Derrière ses eaux tranquilles, la Seine joue un rôle majeur dans la vie des Français, et plus précisément des plus de 18 millions de personnes qui résident dans son bassin. Elle a un impact direct sur la disponibilité en eau potable, l’activité économique, l’agriculture et la biodiversité. Pour rappel, ce « petit » fleuve coule à travers 28 départements et 6 régions. Dont l’Île-de-France. Ce vaste territoire, fortement urbanisé et marqué par une activité agricole et industrielle dense, explique la pression quotidienne que l’activité humaine exerce sur le cours d’eau. L’estuaire de la Seine reçoit les rejets de 30 % de la population française (2 500 stations d’épuration sont échelonnées sur son trajet), de 40 % de l’industrie nationale et les pollutions diffuses de 25 % de l’agriculture française.

____

◆ **L'EXERCICE**
Recopiez fidèlement le passage du texte sur la Seine qui commence aux mots « Derrière ses eaux » et s'arrête après « de l’agriculture française. ».

◆ **DONNÉES FOURNIES**
____

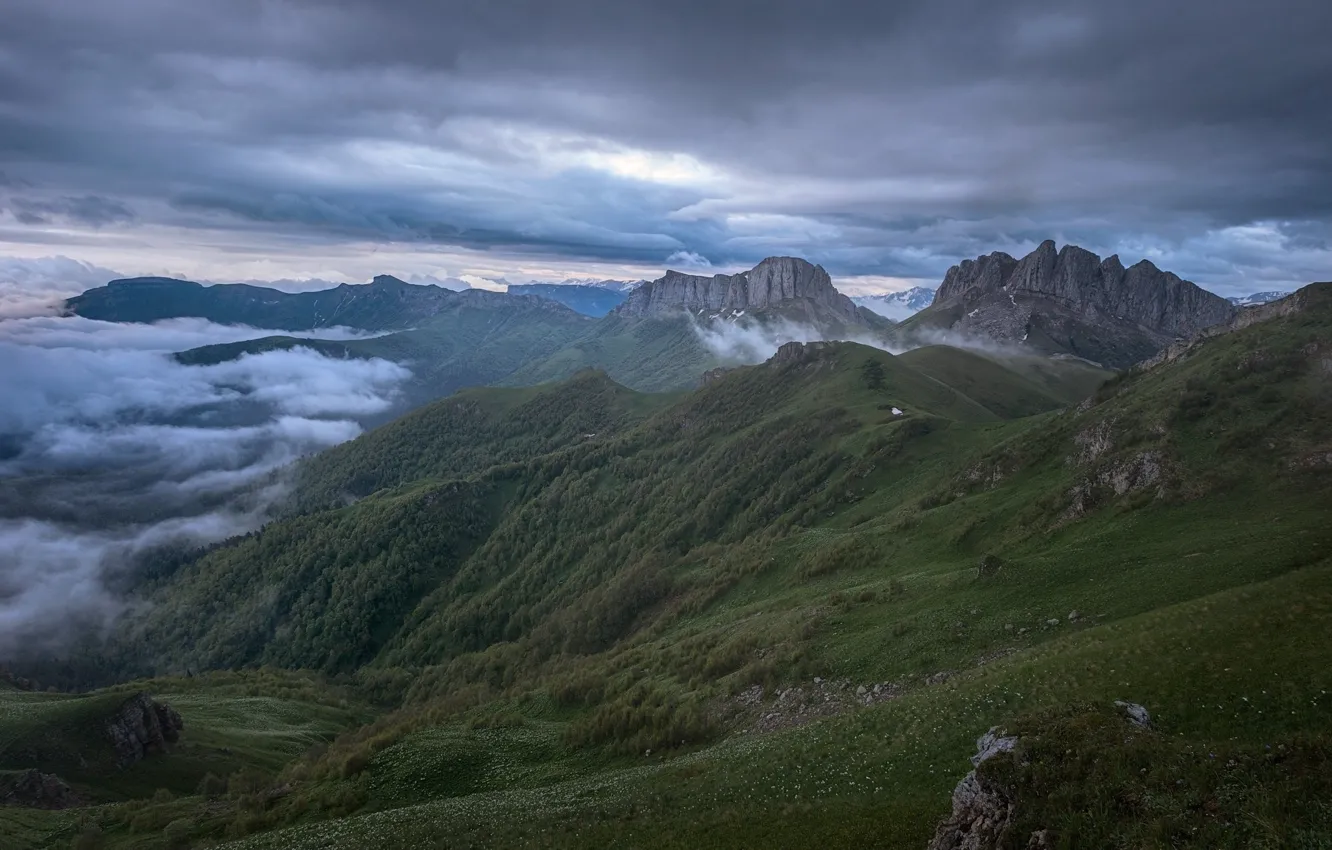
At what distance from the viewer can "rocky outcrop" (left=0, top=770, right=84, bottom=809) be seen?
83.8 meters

____

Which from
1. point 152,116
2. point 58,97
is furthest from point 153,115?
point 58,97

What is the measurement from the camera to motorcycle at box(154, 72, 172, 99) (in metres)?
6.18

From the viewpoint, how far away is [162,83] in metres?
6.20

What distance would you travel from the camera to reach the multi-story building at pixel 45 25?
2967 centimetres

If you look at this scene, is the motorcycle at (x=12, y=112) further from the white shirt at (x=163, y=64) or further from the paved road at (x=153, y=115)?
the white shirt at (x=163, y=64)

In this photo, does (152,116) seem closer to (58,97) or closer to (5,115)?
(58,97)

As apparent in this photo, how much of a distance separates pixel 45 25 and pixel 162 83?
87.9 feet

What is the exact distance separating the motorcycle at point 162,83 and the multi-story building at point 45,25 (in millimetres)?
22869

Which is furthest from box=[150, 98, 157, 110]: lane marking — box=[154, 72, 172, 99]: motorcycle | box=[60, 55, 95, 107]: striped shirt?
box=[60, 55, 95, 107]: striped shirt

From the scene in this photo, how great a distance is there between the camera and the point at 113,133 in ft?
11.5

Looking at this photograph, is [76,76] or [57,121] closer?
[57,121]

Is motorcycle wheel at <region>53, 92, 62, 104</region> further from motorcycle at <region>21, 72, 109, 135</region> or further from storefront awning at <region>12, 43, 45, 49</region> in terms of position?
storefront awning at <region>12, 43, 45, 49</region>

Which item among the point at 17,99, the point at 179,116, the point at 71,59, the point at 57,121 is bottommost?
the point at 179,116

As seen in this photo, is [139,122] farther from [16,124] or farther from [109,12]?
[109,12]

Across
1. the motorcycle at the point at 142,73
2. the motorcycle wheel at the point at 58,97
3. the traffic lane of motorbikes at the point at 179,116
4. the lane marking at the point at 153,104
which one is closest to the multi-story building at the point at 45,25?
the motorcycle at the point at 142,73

____

◆ **CORRIGÉ**
Derrière ses eaux tranquilles, la Seine joue un rôle majeur dans la vie des Français, et plus précisément des plus de 18 millions de personnes qui résident dans son bassin. Elle a un impact direct sur la disponibilité en eau potable, l’activité économique, l’agriculture et la biodiversité. Pour rappel, ce « petit » fleuve coule à travers 28 départements et 6 régions. Dont l’Île-de-France. Ce vaste territoire, fortement urbanisé et marqué par une activité agricole et industrielle dense, explique la pression quotidienne que l’activité humaine exerce sur le cours d’eau. L’estuaire de la Seine reçoit les rejets de 30 % de la population française (2 500 stations d’épuration sont échelonnées sur son trajet), de 40 % de l’industrie nationale et les pollutions diffuses de 25 % de l’agriculture française.